The story of Aum was like many cults that become twisted and deformed by personal greed and pride. Hundreds of young people drifting in Japanese society were attracted to its simplistic pseudo-Buddhist answers. The cult used mind control techniques and resorted to extortion. Gradually the cult leadership came to believe that they were above the law. It was almost impossible for members to leave. A young lawyer called Tsutsumi Sakamoto and his family were kidnapped and murdered by Aum members because he was working on a class-action lawsuit against the cult. So the family just disappeared off the face of the earth. There was a serious clue – an Aum button was found in the Sakamotos’ apartment – but the cult claimed that it had been planted by enemies and the police did not have enough evidence.
Then an attack by Aum on the brother of a member who succeeded in escaping resulted in police raids on Aum. It was an important step in the dismantling of the cult.
As the police investigation tightened around Aum it lashed out with the terror attacks.
So they tried to hijack the spiritual word Om. But I refuse to let them.

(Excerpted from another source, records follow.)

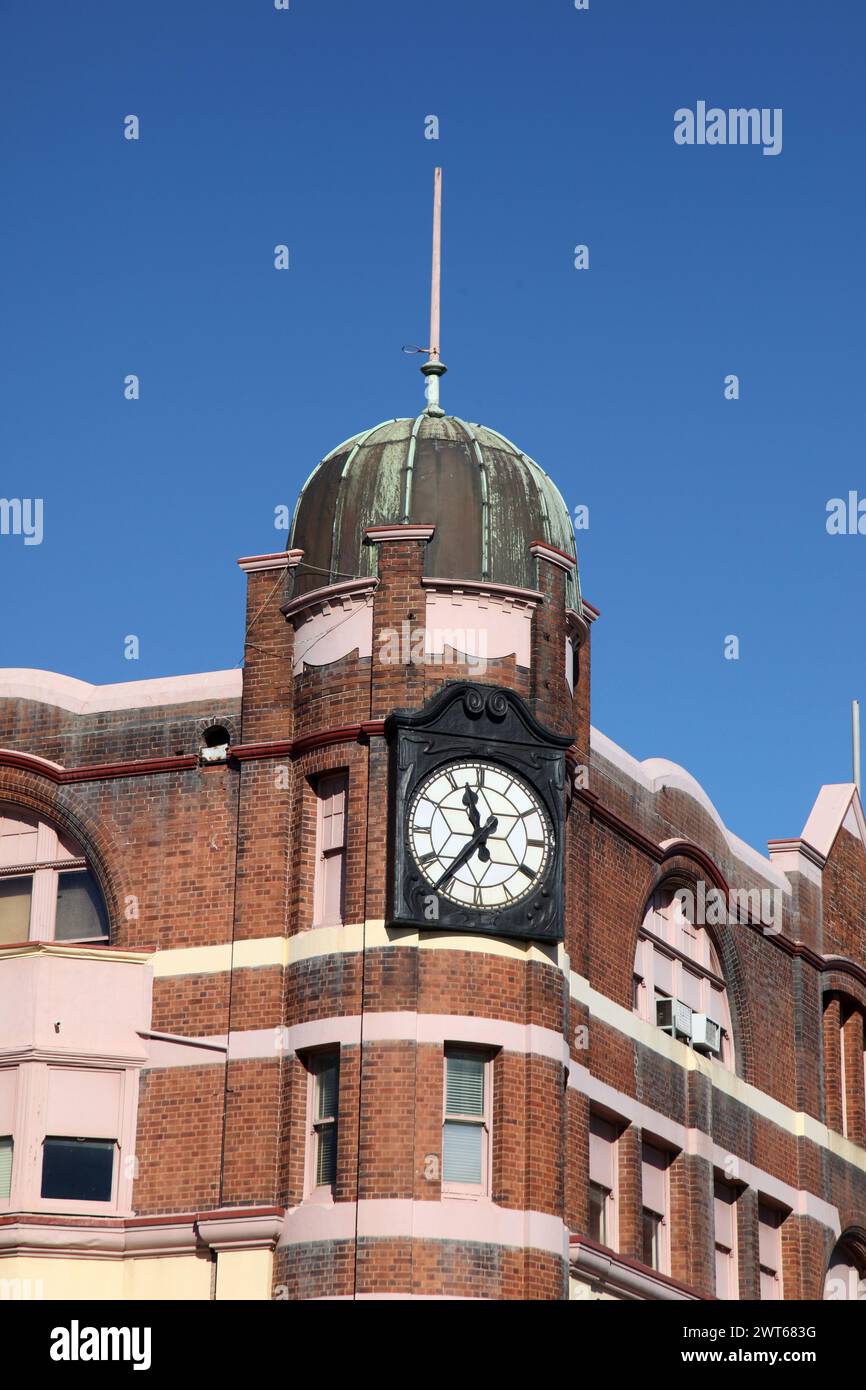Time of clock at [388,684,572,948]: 11:36
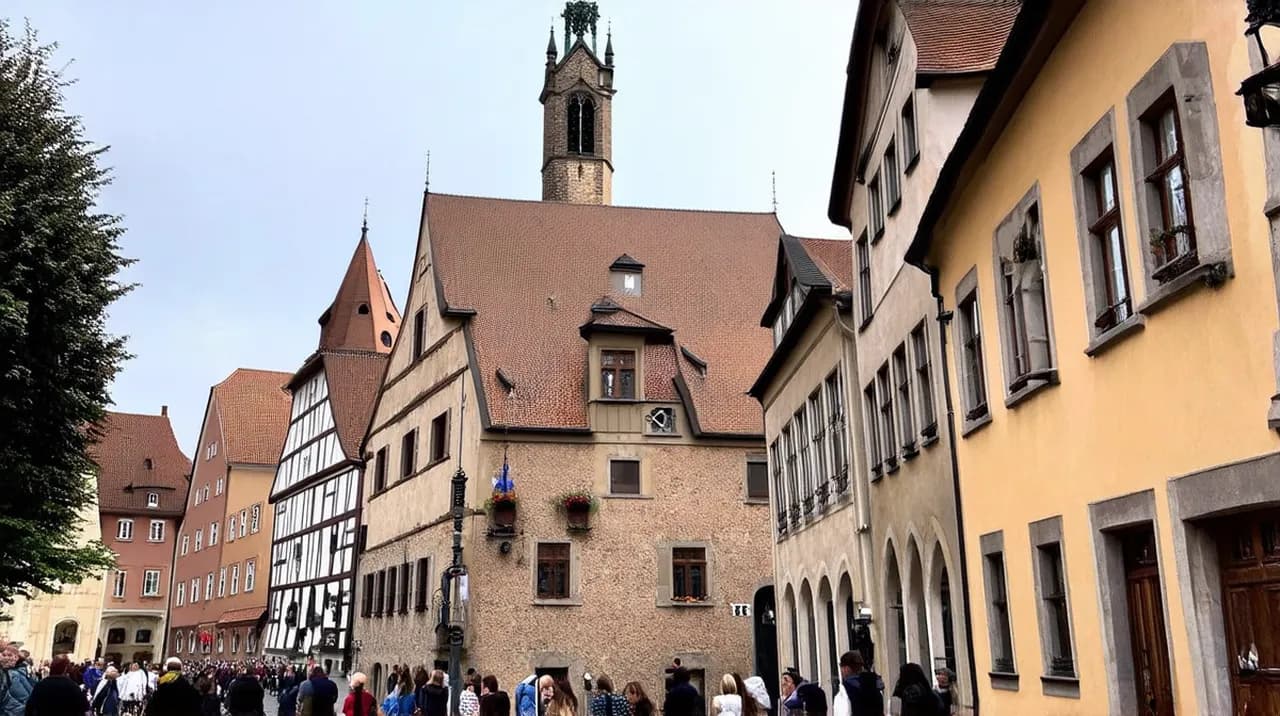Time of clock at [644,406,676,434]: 12:23
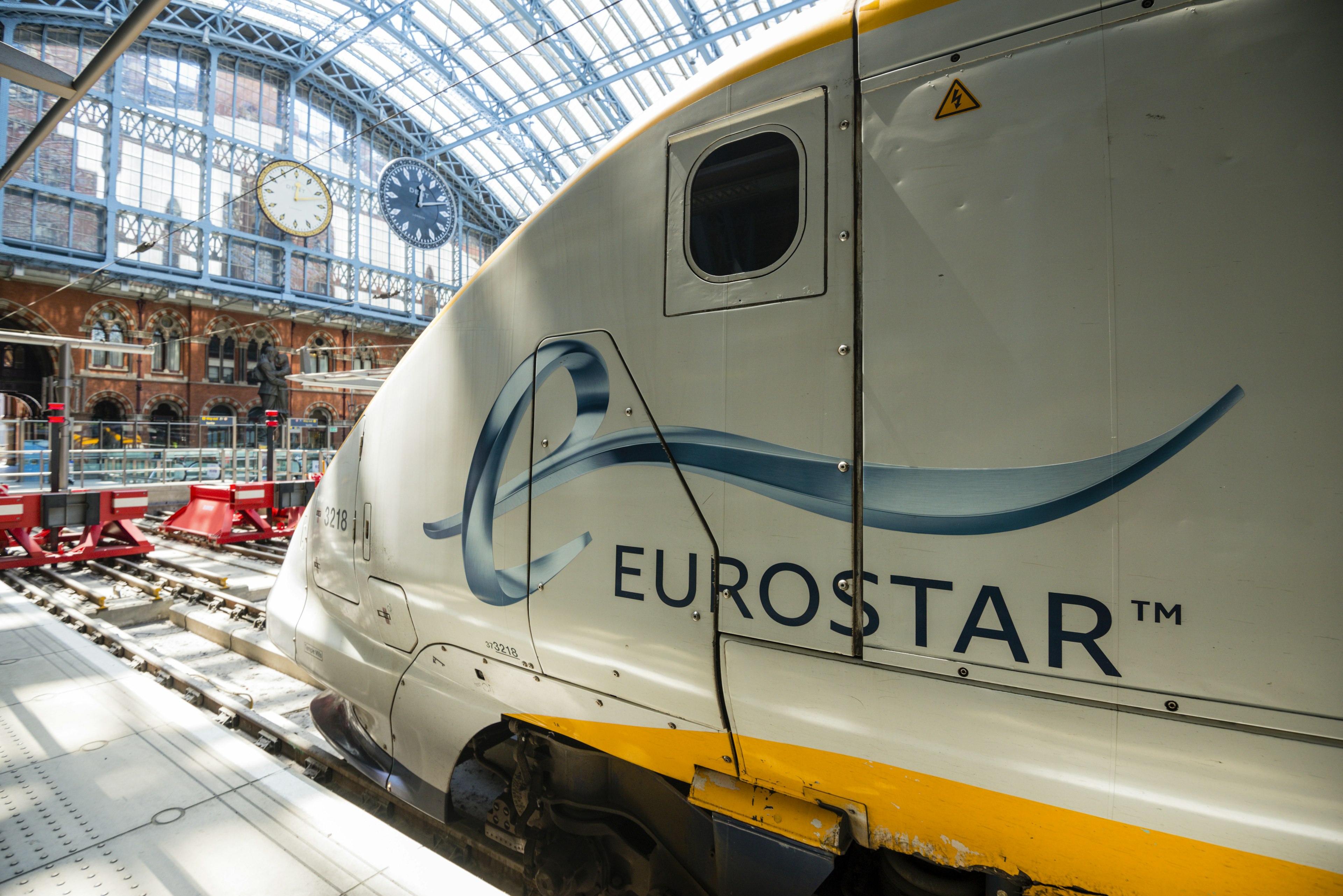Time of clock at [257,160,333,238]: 12:12
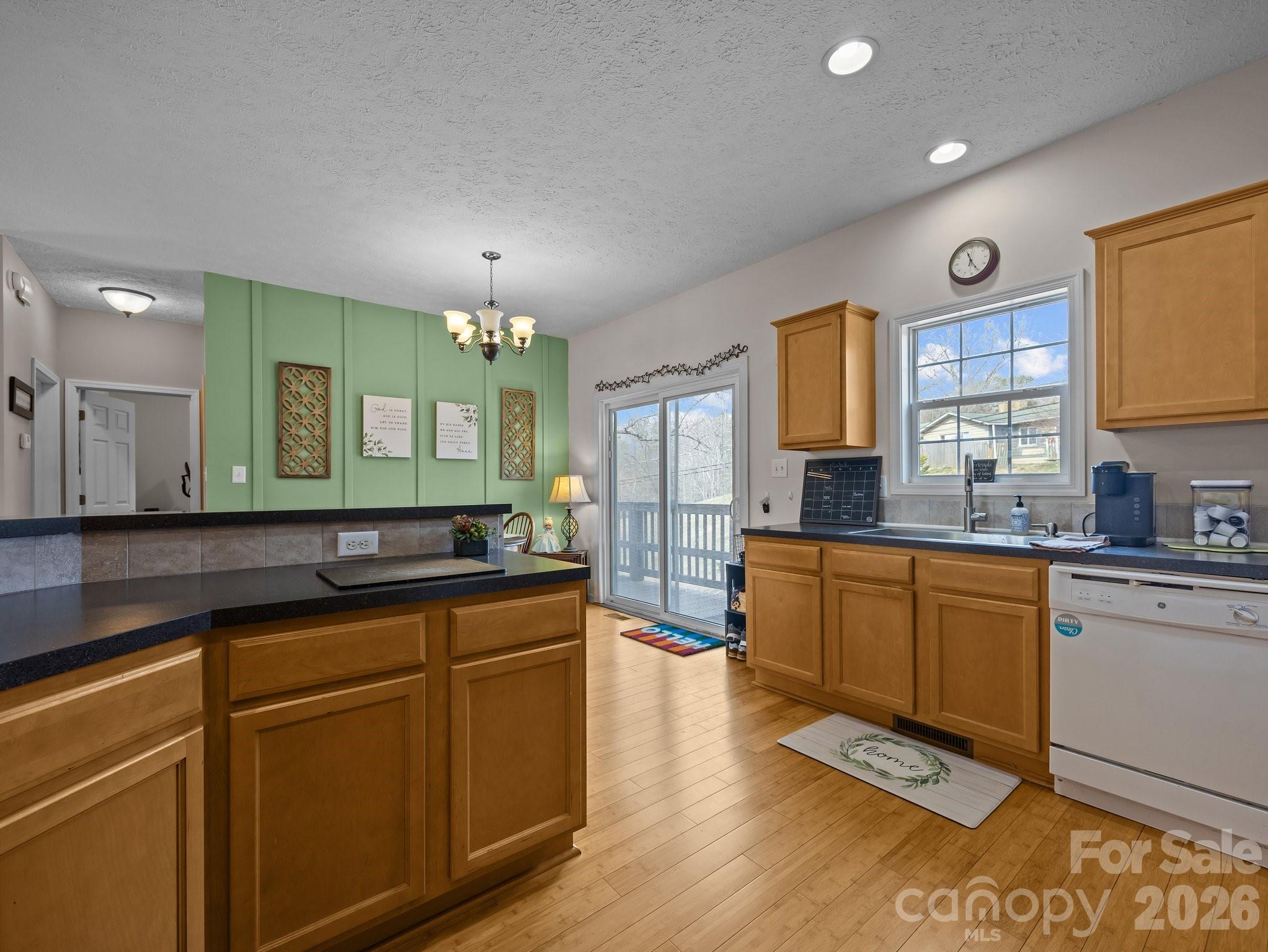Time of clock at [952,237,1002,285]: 11:25
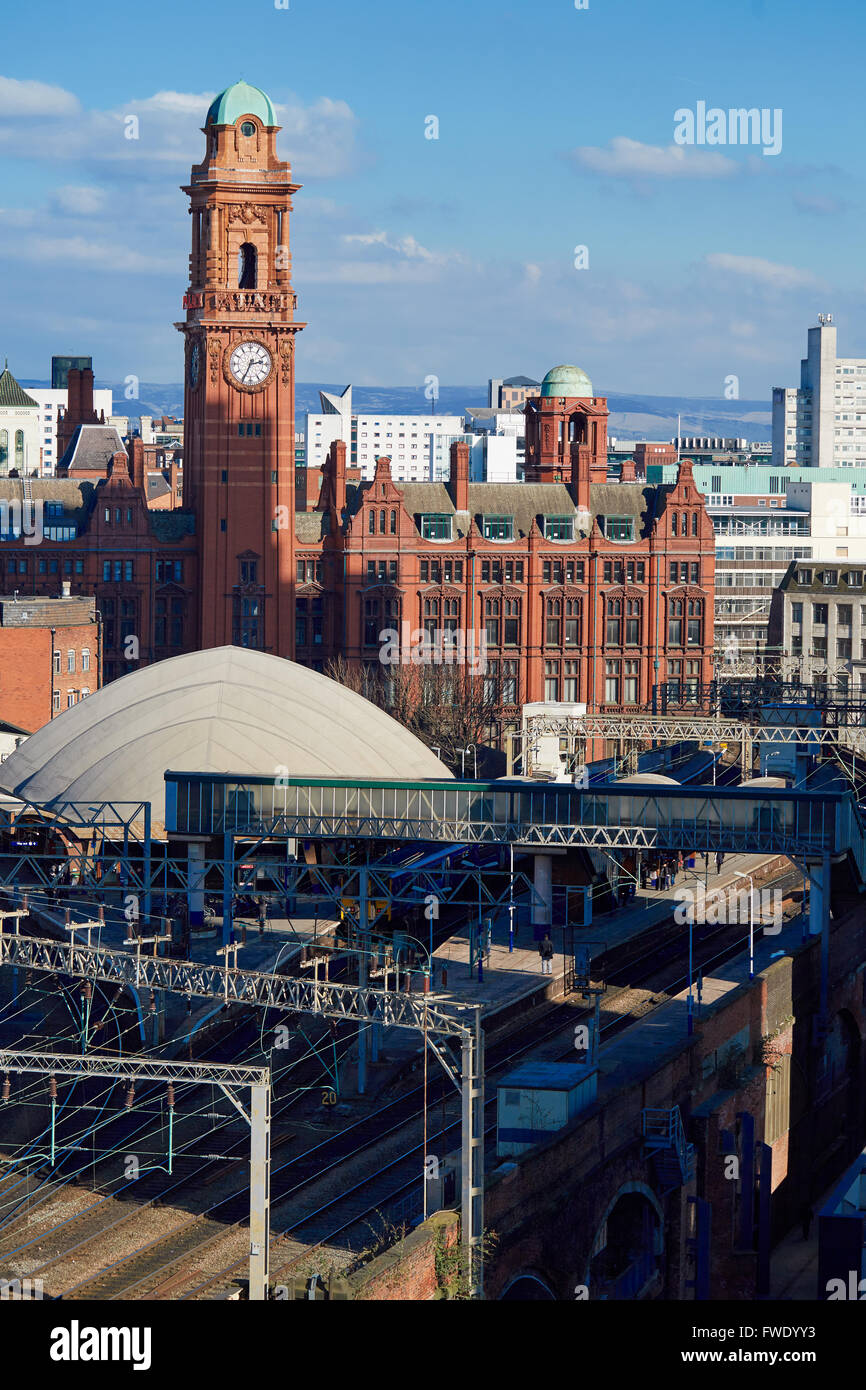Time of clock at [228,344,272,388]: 2:34
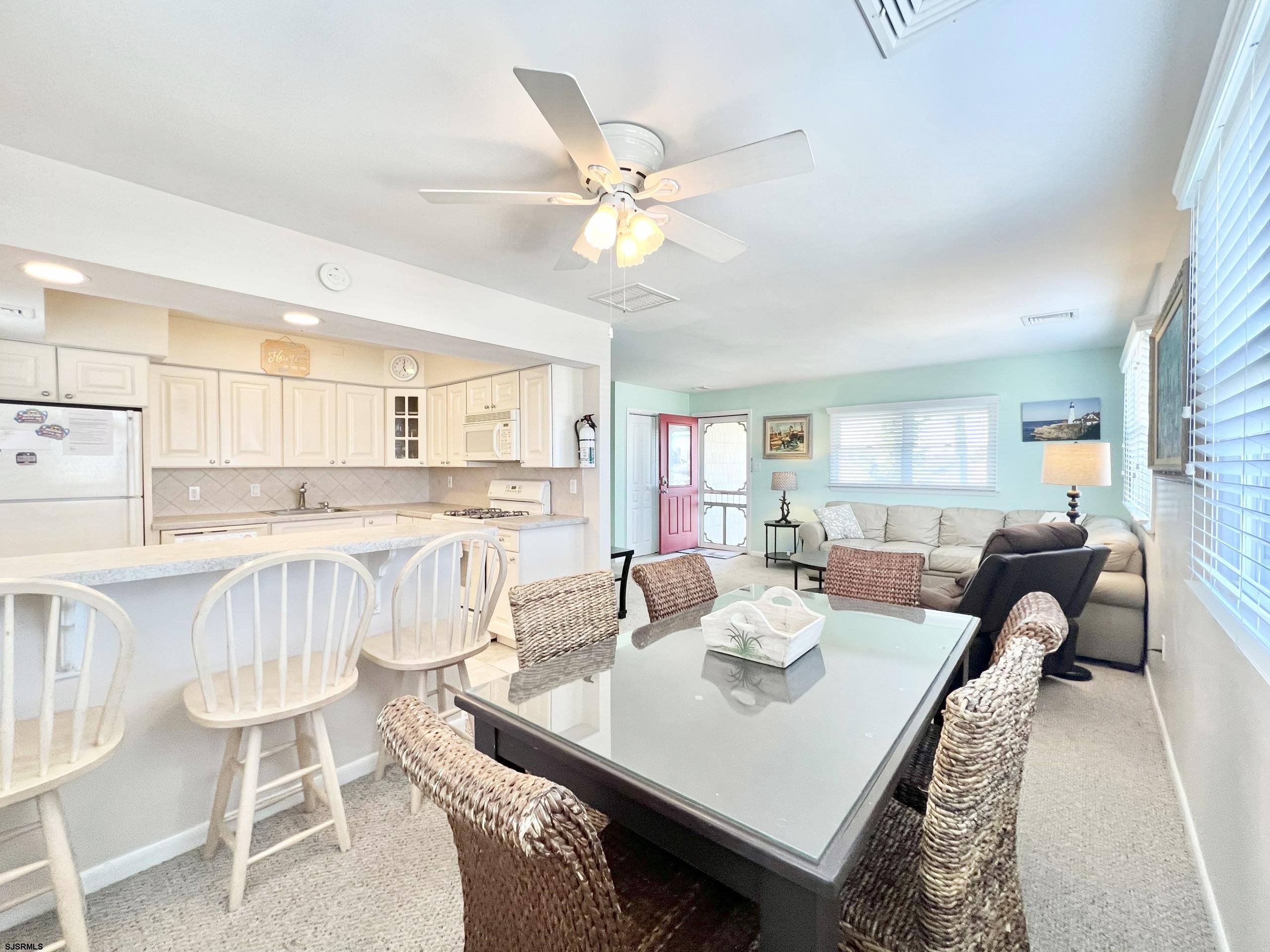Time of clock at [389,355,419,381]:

My friend Del Dennis died in 2010. I wrote about him here. One day he was walking to Shinjuku on his way home after aikido practice at the Aikikai hombu dojo. He walked past a public hall and some young women in the street outside invited him in to see a dance and song performance. Del went in. He was a musician so he was interested. He told me about the strange bearded man who was sitting in the lotus position on the stage during the whole performance. It was only later he realized he had seen a performance by Aum Shinrikyo. And the man on the stage was Shoko Asahara. Del was a good person. He always felt very uncomfortable that he had been at that performance. Close to evil.